El primer día de la República catalana fué igual que cualquier otro primer día. Las cosas son así de simples: uno cree que el mundo cambia cuando se enamora pero luego constata con cara de idiota que el trabajo, la calle, los parques, los mercados siguen llenos de gente que no sabe que uno está enamorado. Que los demás no sepan de uno es un agravio silencioso que se sufre como se sufre un Gobierno en el exilio: tan callando. Es muy duro ser independiente, levantarse en rebeldía, hacer la revolución, tan duro que lo mejor es aplazarla para que la hagan otros. Ese parece el mensaje que los políticos del PDCat han lanzado a sus votantes: nosotros ya hemos hecho nuestra parte, hasta nos hemos exiliado, ahora os toca a vosotros. Es tan sobreactuada la representación de Puigdemont que el independentismo muere de farsa.
Ni aburrimiento ni violencia; el independentismo hace el ridículo por su falta de coraje y su exceso de teatralidad.

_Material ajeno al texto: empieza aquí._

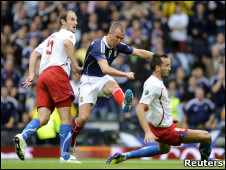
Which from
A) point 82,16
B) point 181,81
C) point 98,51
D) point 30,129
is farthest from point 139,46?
point 30,129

Así que todo era mentira: no hemos visto al Gobierno legítimo de Catalunya aferrarse a sus puestos y a la policía nacional agarrarles del brazo para sacarles de las instituciones. Todo ha terminado. La normalidad se ha instalado con una rapidez ejemplar, de un día para otro toda Catalunya parece sosegada por el 155. Declarada la República solo resta recoger los trastos e ir a la oficina del paro. Así que no hay grandeza, ni alegría, ni nada de nada.
Muchos ven en el movimiento de Rajoy (elecciones autonómicas el 21D) una jugada maestra, pero para saber esto tendremos que esperar a los resultados, ¿qué pasará si vuelve a editarse el mismo o parecido escenario? ¿Qué pasará si en el programa de alguna candidatura vemos de nuevo la promesa de una Cataluña independiente? La campaña electoral promete tanta paranoia, tanta esquizofrenia, tanto espectáculo como nos ha brindado hasta ahora el Process. El Parlament puede quedar tan fragmentado que no sea posible pacto alguno con menos de 4 fuerzas políticas a la vez, y lo que ha quedado claro es que la independencia no será nunca un asunto de los cuerpos, sino de las almas; no habrá mambo, ni jolgorio, ni estallido eufórico, en todo caso habrá un asunto burocrático y gris, unos papeles que se firman, un aburrimiento que nadie quiere soportar, una especie de divorcio moderno con la suegra a favor y los niños en sordina.
Con Puigdemont en Bélgica y algunos responsables políticos desfilando por el Tribunal Supremo de Justicia, los términos kafkiano o dantesco o surrealista se van quedando cortos, no hay calificativo que dé el aroma de lo que está pasando, y hasta algunos avezados independentistas se sienten estafados. El problema catalán ha galvanizado la vida política del país, y las autonómicas del 21D serán un plebiscito sobre el modelo de Estado: algunos, en lugar de una papeleta, intentarán meter una u otra bandera en la urna, gritando, eso sí, viva España o viva la República.